* [Tasks for this exercise]:
1) Copy out the court opinion excerpt word for word, in full.
2) How many lines in the records contain the word "nearest"? Reply with the number only.

* [Extracted text]:

In Willy v. Administrative Review Board, 423 F.3d 483 (5th Cir. 2005), the Fifth Circuit also concluded that the ARB was composed of inferior officers who were properly appointed by the Secretary of Labor. In Willy, the petitioner argued that “Congress's generic delegation to the Secretary of Labor at 29 U.S.C. § 551 contains no officer appointment authority, and there is no authority in any federal environmental statute to appoint inferior officers for purposes of hearing employee protection claims.” Id. at 490. However, the court disagreed, stating that “[e]ven though we recognize that no specific federal statute creates the ARB, we hold that the Secretary possesses the requisite congressional authority to appoint members to the ARB to issue final agency decisions.” Id. at 491.

Plaintiff nonetheless argues that Lucia v. S.E.C., 138 S.Ct. 2044 (2018), held that for an office to be “established by law,” it must be “created by statute, down to its duties, salary, and means of appointment.” (Doc. 38, at 5.) (quoting Lucia, 138 S.Ct. at 2053). However, Lucia only stated that creating an office by statute was sufficient for that office to be established by law. 138 S.Ct. at 2053. Lucia did not hold that creation by statute was necessary for an office to be established by law. Id. Plaintiff's argument illustrates the problem with such a rule. Plaintiff argues that “[t]here is no statute creating the office of Judicial Officer,” rather “the Judicial Officer was created by the Secretary pursuant to statutes permitting the Secretary to delegate his authority.” (Doc. 38, at 5.) This is a thin distinction which would favor form over function and would frustrate the intent of Congress. The Court cannot adopt such a restricted view of what it means for a position to be “established by law.”

* [Exercise input]:
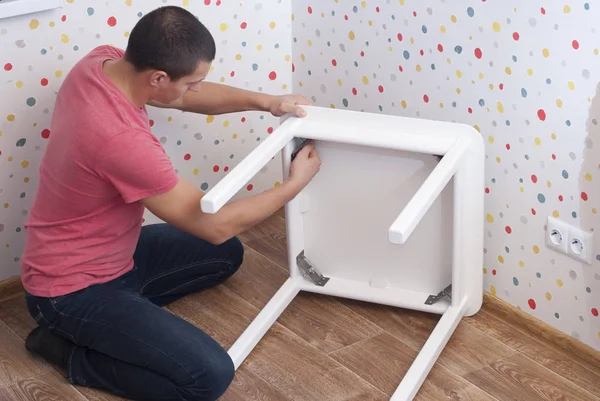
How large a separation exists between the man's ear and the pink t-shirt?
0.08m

---

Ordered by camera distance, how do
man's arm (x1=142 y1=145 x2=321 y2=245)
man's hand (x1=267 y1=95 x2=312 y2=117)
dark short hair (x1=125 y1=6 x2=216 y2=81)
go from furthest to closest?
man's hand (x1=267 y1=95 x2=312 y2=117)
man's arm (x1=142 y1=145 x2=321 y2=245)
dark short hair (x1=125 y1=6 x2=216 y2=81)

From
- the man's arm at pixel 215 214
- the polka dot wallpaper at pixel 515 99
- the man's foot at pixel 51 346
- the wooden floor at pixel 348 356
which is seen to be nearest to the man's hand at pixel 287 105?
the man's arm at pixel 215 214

...

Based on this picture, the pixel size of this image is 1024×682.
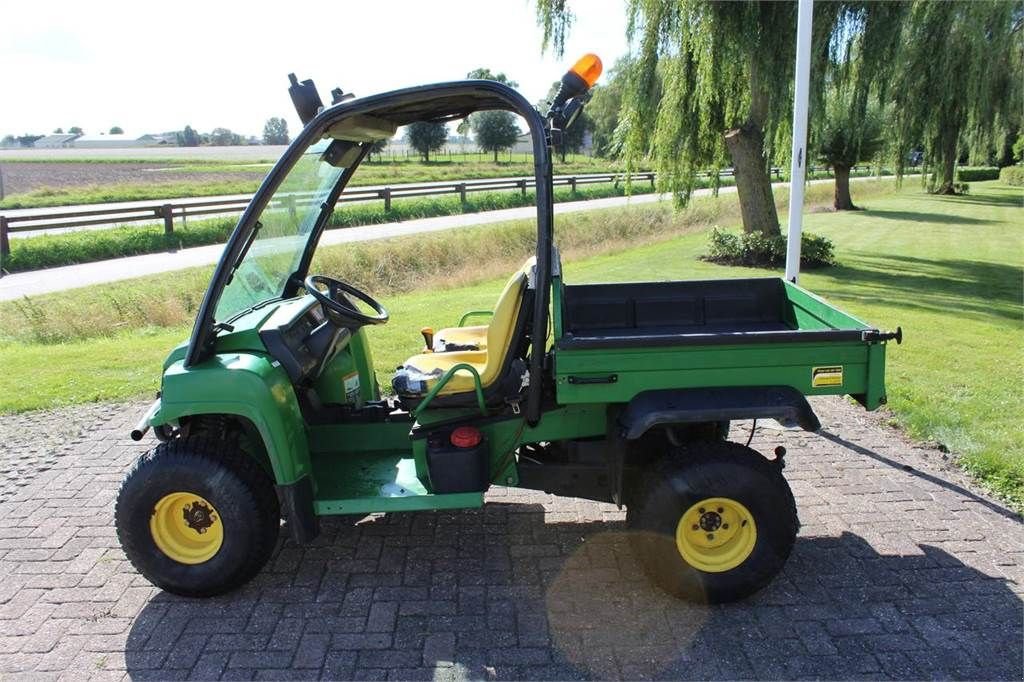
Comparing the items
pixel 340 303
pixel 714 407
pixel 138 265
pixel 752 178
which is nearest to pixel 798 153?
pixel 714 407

* [Expected results]:
1)
In Willy v. Administrative Review Board, 423 F.3d 483 (5th Cir. 2005), the Fifth Circuit also concluded that the ARB was composed of inferior officers who were properly appointed by the Secretary of Labor. In Willy, the petitioner argued that “Congress's generic delegation to the Secretary of Labor at 29 U.S.C. § 551 contains no officer appointment authority, and there is no authority in any federal environmental statute to appoint inferior officers for purposes of hearing employee protection claims.” Id. at 490. However, the court disagreed, stating that “[e]ven though we recognize that no specific federal statute creates the ARB, we hold that the Secretary possesses the requisite congressional authority to appoint members to the ARB to issue final agency decisions.” Id. at 491.

Plaintiff nonetheless argues that Lucia v. S.E.C., 138 S.Ct. 2044 (2018), held that for an office to be “established by law,” it must be “created by statute, down to its duties, salary, and means of appointment.” (Doc. 38, at 5.) (quoting Lucia, 138 S.Ct. at 2053). However, Lucia only stated that creating an office by statute was sufficient for that office to be established by law. 138 S.Ct. at 2053. Lucia did not hold that creation by statute was necessary for an office to be established by law. Id. Plaintiff's argument illustrates the problem with such a rule. Plaintiff argues that “[t]here is no statute creating the office of Judicial Officer,” rather “the Judicial Officer was created by the Secretary pursuant to statutes permitting the Secretary to delegate his authority.” (Doc. 38, at 5.) This is a thin distinction which would favor form over function and would frustrate the intent of Congress. The Court cannot adopt such a restricted view of what it means for a position to be “established by law.”

2) 2